**Data rows**:
********
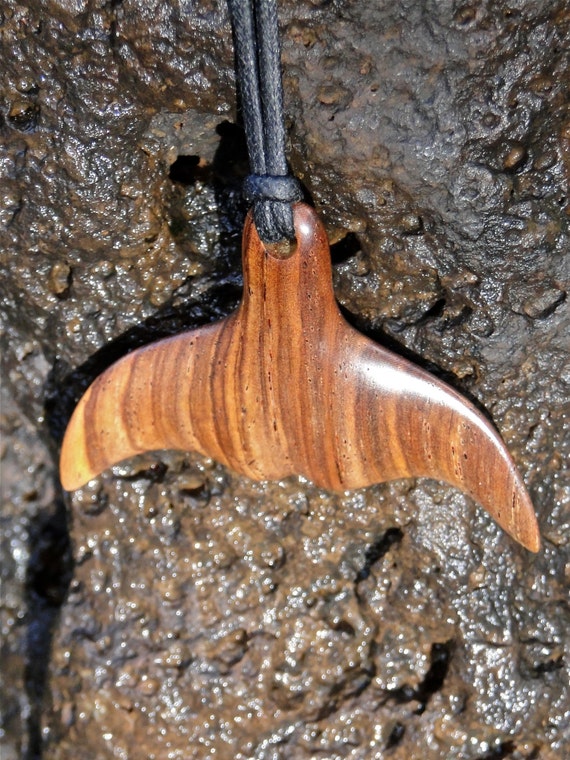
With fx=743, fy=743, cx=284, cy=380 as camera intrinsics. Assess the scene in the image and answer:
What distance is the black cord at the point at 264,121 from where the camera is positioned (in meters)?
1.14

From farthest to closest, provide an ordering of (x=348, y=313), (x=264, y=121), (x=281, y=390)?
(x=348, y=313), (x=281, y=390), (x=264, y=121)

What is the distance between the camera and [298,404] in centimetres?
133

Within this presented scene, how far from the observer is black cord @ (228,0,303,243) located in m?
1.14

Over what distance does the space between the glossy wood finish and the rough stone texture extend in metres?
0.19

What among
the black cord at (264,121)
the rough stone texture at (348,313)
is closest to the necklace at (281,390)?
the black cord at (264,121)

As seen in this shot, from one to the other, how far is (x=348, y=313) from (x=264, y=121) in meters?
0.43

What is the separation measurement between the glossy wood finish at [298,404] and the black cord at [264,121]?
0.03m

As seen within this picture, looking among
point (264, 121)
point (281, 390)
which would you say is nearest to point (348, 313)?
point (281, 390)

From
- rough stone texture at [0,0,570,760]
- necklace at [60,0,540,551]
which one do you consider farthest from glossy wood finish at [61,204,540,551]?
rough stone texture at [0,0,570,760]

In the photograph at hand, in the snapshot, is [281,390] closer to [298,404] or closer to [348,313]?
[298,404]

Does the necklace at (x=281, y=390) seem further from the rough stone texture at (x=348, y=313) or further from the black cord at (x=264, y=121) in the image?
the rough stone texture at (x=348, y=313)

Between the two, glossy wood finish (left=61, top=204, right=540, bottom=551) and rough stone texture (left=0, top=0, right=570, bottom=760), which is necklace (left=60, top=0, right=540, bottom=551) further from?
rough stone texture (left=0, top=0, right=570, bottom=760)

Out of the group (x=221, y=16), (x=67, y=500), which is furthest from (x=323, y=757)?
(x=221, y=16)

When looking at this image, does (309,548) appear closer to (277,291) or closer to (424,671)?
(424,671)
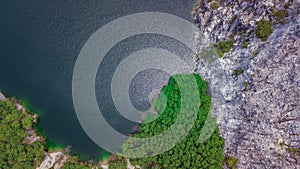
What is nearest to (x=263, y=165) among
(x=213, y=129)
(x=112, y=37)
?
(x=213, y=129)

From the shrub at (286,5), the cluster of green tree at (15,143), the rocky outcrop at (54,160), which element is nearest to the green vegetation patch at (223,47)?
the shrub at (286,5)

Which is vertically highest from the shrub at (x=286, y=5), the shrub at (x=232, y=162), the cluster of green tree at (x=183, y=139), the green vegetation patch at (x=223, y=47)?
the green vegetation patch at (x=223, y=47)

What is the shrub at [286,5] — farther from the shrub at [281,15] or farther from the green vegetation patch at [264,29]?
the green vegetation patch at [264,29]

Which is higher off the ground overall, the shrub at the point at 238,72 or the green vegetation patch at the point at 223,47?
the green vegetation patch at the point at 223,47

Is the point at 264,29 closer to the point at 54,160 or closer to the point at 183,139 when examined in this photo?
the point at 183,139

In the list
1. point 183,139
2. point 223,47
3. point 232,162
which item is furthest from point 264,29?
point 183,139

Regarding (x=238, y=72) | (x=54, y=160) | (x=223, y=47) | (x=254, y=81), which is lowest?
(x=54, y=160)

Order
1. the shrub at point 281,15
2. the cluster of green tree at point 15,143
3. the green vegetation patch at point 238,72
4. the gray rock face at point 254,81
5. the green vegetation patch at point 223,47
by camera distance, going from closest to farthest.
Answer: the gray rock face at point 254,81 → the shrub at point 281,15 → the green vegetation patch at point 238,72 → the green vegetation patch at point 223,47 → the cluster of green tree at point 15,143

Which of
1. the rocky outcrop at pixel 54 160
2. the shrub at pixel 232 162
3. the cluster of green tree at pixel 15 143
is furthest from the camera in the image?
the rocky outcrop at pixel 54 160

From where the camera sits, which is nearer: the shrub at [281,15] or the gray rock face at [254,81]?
********
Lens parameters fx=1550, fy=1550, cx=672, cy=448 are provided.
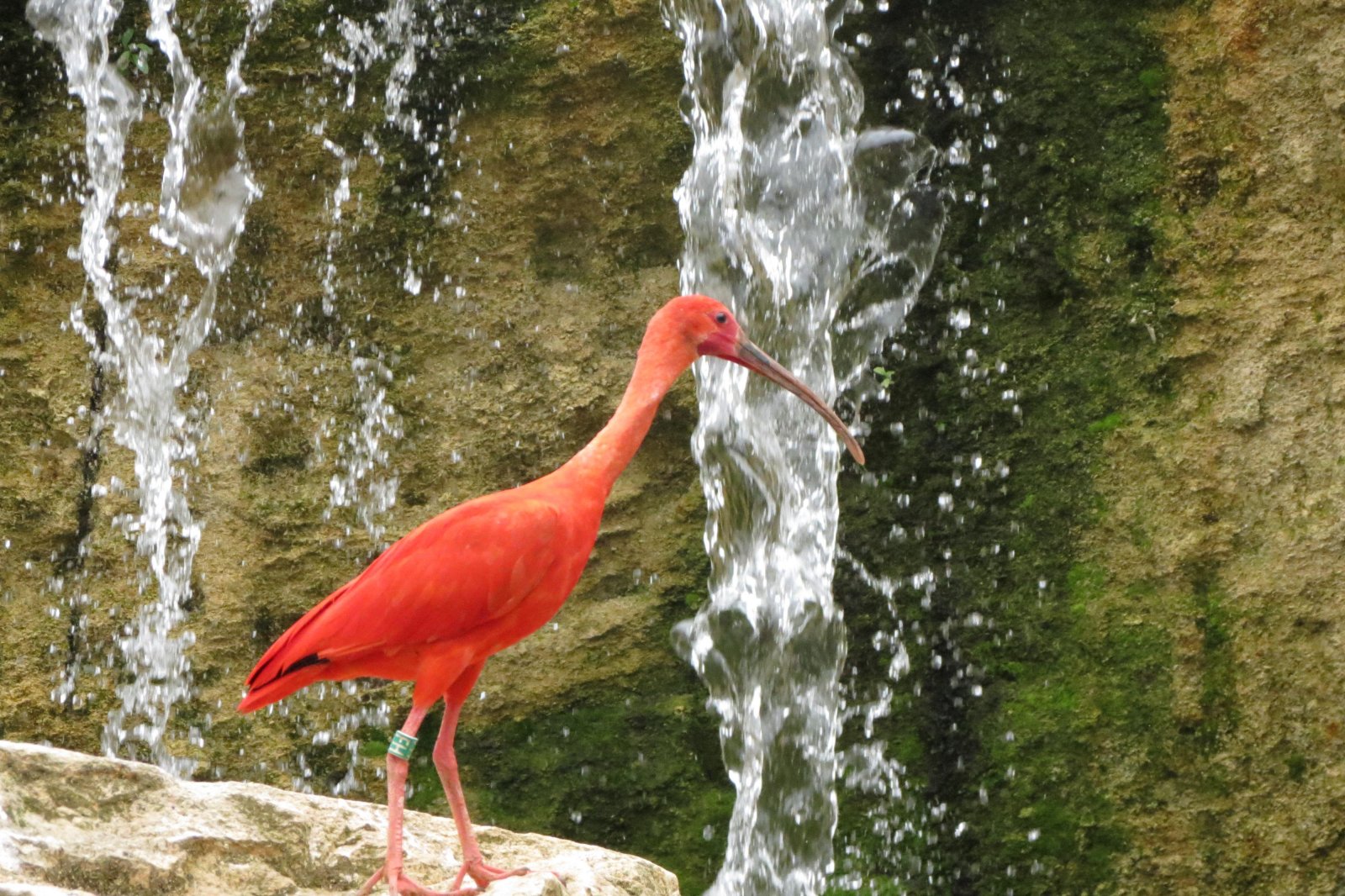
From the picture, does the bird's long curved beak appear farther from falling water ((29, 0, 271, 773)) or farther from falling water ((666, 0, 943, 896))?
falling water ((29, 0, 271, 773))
********
**What this task involves**: Reproduce without alteration the lines of the records starting at the line containing "In the list" and ending at the line containing "From where the camera sits, which", with both of those lines included.

**Right answer**:
In the list
1. point 183,139
2. point 223,47
3. point 232,162
which item is furthest from point 264,29?
point 183,139

Regarding (x=238, y=72) | (x=54, y=160) | (x=223, y=47) | (x=254, y=81), which is lowest?
(x=54, y=160)

Order
1. the shrub at point 281,15
2. the cluster of green tree at point 15,143
3. the green vegetation patch at point 238,72
4. the gray rock face at point 254,81
5. the green vegetation patch at point 223,47
by camera distance, going from closest to farthest.
Answer: the gray rock face at point 254,81 → the shrub at point 281,15 → the green vegetation patch at point 238,72 → the green vegetation patch at point 223,47 → the cluster of green tree at point 15,143

Which of
1. the rocky outcrop at pixel 54 160
2. the shrub at pixel 232 162
3. the cluster of green tree at pixel 15 143
is furthest from the camera in the image?
the rocky outcrop at pixel 54 160

From where the camera sits, which is nearer: the shrub at [281,15] or the gray rock face at [254,81]?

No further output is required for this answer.